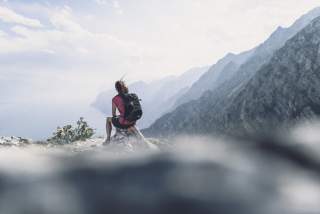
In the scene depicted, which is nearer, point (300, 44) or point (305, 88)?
point (305, 88)

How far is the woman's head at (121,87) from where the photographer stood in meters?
14.3

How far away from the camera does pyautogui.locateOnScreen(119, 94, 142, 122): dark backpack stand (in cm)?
1441

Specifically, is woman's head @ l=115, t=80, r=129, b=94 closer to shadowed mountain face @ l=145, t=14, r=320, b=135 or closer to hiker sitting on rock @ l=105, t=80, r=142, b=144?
hiker sitting on rock @ l=105, t=80, r=142, b=144

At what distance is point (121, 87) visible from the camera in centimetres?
1438

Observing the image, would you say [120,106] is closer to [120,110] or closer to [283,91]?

- _Work required_
Without the pictures, return all the records precisely as they stand.

- _Result of this task_
In the scene depicted, which is nearer, point (300, 44) or point (305, 88)?
point (305, 88)

How far is the woman's head at (121,87) from where the photographer stood in meters?
14.3

How far away from the camera does pyautogui.locateOnScreen(119, 94, 142, 122): dark backpack stand (in cm)?
1441

Specifically, is woman's head @ l=115, t=80, r=129, b=94 closer to shadowed mountain face @ l=145, t=14, r=320, b=135 or closer to hiker sitting on rock @ l=105, t=80, r=142, b=144?
hiker sitting on rock @ l=105, t=80, r=142, b=144

At what distance is point (121, 87) visible from the camera in centimetres?
1438

Observing the image, would you say [120,106] is closer to [120,110] or closer to [283,91]?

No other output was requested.